Provided records
────────────────────────────────────────
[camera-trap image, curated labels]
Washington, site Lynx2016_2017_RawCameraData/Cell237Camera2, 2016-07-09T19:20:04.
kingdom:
────────────────────────────────────────
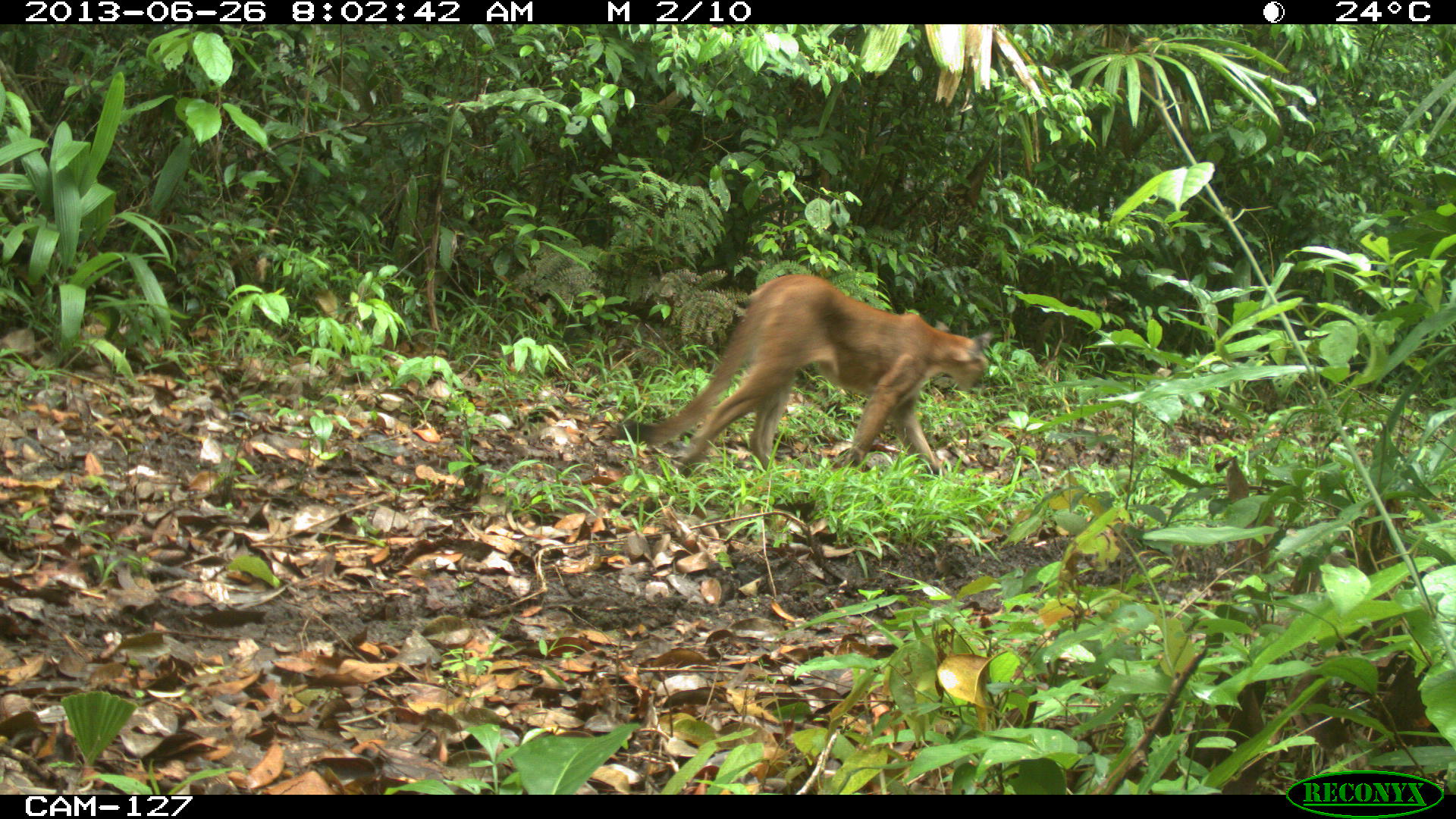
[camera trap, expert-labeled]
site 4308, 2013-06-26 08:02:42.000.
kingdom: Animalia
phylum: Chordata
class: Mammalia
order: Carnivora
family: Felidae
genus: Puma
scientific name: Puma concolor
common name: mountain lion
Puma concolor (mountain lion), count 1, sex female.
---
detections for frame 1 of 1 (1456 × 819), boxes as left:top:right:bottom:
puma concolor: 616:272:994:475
────────────────────────────────────────
Required action
Where the string "trap" appears in a line of the listing, copy that line.

Answer for the task
[camera-trap image, curated labels]
[camera trap, expert-labeled]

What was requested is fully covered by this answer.